:: RECORDS FOR THIS EXERCISE ::

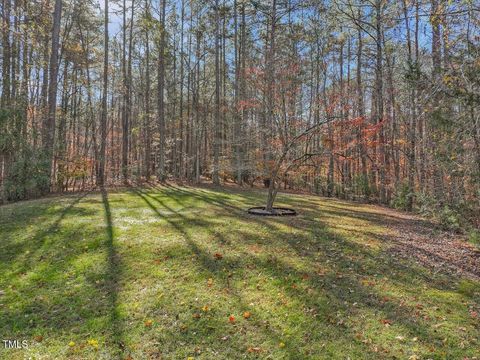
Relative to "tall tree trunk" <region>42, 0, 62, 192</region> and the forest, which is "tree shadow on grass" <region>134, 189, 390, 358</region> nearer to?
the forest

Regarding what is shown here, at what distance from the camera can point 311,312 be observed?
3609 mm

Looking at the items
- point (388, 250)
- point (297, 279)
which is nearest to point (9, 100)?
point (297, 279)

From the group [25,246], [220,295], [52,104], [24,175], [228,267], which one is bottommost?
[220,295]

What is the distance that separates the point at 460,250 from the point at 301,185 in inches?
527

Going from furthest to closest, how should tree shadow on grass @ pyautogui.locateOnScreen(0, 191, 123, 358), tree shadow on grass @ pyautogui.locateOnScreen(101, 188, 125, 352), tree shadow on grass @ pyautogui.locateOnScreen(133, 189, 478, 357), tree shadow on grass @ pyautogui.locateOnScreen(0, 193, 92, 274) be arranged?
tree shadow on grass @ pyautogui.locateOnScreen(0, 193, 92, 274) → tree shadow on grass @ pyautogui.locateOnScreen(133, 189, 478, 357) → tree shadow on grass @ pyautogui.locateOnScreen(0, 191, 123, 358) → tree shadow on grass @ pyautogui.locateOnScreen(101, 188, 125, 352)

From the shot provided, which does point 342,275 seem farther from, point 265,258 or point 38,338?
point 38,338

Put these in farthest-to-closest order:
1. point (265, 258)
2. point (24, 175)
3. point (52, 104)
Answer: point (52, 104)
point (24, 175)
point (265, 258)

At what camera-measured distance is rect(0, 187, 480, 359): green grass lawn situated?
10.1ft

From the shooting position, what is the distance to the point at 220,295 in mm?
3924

:::
:: RECORDS FOR THIS EXERCISE ::

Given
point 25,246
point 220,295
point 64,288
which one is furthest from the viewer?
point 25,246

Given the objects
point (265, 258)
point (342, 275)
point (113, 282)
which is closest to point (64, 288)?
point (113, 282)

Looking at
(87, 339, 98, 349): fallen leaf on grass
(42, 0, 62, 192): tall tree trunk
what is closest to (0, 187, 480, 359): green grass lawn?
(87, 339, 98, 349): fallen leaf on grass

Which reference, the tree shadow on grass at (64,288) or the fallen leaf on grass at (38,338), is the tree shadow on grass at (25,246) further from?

:::
:: RECORDS FOR THIS EXERCISE ::

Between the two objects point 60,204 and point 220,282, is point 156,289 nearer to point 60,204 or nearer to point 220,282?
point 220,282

:::

● **THE TASK**
How many lines in the material above contain the word "tall"? Reply with the number only.

● **FULL SOLUTION**
2